**Work item**
Leaving out all pictures, retype the records exactly.

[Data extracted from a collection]

- - -

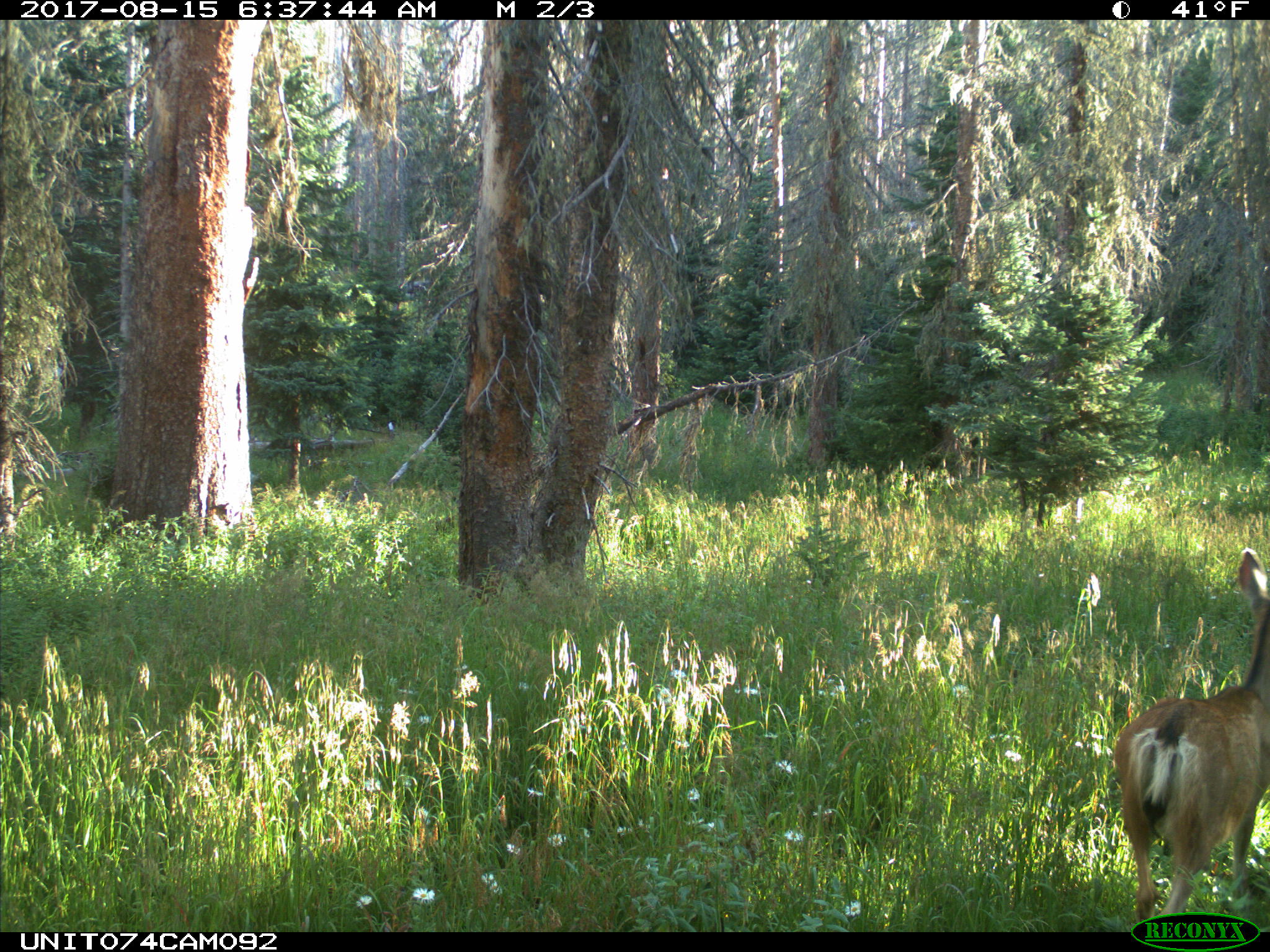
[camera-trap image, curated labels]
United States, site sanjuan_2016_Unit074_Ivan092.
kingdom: Animalia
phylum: Chordata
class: Mammalia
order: Artiodactyla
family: Cervidae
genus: Odocoileus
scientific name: Odocoileus hemionus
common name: mule deer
Odocoileus hemionus (mule deer).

- - -

**Final answer**
[camera-trap image, curated labels]
United States, site sanjuan_2016_Unit074_Ivan092.
kingdom: Animalia
phylum: Chordata
class: Mammalia
order: Artiodactyla
family: Cervidae
genus: Odocoileus
scientific name: Odocoileus hemionus
common name: mule deer
Odocoileus hemionus (mule deer).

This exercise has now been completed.